#### TASK TO CARRY OUT
Your answer should consist solely of the lines from the first line of the data through the line with "750, 393, 777)", each reproduced exactly.

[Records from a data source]
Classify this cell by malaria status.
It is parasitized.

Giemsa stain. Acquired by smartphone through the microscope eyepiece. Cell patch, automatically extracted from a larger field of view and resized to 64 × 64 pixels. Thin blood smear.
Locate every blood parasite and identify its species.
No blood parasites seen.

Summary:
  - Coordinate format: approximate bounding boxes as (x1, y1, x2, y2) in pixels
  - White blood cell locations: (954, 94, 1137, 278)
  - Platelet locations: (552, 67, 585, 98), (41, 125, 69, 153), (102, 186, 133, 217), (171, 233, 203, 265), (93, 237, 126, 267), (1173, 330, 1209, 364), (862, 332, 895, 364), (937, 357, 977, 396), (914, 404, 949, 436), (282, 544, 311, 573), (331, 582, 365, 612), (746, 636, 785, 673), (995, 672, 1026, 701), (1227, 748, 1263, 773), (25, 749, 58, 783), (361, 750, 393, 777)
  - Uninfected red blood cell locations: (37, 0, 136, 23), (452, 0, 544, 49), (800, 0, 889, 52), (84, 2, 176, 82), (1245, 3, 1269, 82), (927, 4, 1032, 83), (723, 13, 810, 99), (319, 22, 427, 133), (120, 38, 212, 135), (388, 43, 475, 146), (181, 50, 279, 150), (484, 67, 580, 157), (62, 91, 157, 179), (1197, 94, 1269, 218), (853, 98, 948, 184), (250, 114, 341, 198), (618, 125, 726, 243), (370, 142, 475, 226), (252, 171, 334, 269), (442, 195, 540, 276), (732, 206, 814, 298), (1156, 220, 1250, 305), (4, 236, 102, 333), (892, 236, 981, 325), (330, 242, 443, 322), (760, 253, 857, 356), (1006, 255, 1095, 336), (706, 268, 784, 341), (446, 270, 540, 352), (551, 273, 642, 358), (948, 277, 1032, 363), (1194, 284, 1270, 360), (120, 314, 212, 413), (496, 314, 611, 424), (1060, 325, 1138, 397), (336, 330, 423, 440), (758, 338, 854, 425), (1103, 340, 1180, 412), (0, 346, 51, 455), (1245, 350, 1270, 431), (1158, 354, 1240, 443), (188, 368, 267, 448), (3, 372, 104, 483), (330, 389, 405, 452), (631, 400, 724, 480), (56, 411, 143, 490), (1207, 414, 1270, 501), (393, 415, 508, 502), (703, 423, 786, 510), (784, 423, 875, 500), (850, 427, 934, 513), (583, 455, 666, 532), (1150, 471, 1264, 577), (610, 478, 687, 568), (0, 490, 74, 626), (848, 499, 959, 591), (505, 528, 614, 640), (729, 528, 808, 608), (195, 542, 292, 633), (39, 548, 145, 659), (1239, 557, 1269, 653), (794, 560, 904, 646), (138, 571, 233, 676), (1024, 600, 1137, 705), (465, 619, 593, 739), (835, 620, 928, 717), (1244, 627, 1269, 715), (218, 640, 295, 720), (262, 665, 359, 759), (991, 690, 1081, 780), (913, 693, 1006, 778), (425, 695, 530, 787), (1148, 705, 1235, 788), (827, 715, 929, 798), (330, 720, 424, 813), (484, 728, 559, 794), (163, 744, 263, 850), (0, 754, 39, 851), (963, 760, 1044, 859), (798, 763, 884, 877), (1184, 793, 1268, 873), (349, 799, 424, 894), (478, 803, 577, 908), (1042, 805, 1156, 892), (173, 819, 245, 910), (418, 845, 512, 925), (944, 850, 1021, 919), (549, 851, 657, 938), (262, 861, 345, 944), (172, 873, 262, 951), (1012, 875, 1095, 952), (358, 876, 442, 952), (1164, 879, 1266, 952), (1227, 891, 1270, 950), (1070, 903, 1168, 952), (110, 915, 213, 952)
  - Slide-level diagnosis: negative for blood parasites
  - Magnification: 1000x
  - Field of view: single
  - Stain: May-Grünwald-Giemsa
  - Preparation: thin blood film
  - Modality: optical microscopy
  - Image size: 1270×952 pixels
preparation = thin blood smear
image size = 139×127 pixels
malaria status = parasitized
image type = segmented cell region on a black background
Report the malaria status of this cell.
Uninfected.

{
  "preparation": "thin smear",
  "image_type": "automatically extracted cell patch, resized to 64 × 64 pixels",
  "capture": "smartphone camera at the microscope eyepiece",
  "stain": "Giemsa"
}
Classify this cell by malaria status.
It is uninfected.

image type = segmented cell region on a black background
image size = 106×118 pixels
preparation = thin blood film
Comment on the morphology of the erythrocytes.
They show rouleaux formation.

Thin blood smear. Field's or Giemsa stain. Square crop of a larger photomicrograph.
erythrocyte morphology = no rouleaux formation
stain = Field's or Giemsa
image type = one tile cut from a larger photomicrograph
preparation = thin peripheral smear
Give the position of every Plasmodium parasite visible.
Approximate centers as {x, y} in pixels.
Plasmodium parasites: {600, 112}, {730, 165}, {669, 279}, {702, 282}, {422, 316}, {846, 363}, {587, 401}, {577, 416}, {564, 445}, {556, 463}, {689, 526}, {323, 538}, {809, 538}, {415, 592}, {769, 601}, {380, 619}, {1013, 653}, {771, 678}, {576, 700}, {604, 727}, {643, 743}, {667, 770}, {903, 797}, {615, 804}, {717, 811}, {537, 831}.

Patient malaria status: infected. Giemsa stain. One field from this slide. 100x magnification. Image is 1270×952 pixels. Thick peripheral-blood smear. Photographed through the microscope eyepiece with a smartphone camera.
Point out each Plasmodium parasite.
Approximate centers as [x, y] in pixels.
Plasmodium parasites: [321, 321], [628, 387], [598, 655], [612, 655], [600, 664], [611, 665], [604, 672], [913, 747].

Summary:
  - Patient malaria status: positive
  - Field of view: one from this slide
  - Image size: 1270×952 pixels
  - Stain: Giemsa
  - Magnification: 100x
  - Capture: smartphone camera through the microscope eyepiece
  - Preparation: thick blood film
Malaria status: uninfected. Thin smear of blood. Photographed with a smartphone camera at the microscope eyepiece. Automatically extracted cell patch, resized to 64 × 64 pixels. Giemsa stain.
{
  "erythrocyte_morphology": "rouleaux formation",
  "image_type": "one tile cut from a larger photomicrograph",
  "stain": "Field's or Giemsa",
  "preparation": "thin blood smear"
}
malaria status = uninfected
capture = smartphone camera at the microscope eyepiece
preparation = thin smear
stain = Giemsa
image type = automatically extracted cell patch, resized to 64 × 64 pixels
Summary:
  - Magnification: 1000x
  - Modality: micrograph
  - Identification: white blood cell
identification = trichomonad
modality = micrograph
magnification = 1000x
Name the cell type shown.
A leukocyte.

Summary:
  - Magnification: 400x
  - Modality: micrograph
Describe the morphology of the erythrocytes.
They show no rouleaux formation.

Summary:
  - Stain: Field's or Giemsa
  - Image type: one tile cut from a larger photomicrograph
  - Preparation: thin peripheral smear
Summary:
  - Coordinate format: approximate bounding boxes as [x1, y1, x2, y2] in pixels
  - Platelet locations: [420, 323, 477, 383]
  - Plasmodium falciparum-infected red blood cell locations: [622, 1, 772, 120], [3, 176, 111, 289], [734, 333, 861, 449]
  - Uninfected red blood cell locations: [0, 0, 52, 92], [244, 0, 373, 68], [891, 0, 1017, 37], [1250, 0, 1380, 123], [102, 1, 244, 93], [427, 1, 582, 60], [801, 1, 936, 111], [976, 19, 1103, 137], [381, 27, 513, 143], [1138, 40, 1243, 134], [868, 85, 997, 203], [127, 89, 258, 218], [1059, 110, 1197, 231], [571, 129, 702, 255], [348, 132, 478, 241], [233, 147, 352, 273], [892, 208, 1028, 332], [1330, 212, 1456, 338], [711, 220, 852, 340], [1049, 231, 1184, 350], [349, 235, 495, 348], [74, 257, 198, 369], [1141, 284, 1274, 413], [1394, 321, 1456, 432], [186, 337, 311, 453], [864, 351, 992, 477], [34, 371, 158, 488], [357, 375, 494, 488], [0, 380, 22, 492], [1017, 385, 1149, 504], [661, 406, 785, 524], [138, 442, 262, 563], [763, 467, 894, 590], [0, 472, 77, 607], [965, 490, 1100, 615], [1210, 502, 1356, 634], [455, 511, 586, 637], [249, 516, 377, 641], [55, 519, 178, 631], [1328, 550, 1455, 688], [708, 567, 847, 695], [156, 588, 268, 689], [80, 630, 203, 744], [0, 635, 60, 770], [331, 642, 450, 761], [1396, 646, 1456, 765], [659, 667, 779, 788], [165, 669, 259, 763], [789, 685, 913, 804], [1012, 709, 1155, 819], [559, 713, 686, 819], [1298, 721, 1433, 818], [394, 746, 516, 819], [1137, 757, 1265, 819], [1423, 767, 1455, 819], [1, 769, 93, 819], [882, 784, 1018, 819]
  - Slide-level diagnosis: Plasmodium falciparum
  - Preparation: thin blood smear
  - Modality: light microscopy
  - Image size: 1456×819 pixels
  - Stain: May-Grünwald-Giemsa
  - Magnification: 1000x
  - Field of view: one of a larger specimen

#### YOUR SOLUTION
Classify this cell by malaria status.
It is parasitized.

Giemsa stain. Acquired by smartphone through the microscope eyepiece. Cell patch, automatically extracted from a larger field of view and resized to 64 × 64 pixels. Thin blood smear.
Locate every blood parasite and identify its species.
No blood parasites seen.

Summary:
  - Coordinate format: approximate bounding boxes as (x1, y1, x2, y2) in pixels
  - White blood cell locations: (954, 94, 1137, 278)
  - Platelet locations: (552, 67, 585, 98), (41, 125, 69, 153), (102, 186, 133, 217), (171, 233, 203, 265), (93, 237, 126, 267), (1173, 330, 1209, 364), (862, 332, 895, 364), (937, 357, 977, 396), (914, 404, 949, 436), (282, 544, 311, 573), (331, 582, 365, 612), (746, 636, 785, 673), (995, 672, 1026, 701), (1227, 748, 1263, 773), (25, 749, 58, 783), (361, 750, 393, 777)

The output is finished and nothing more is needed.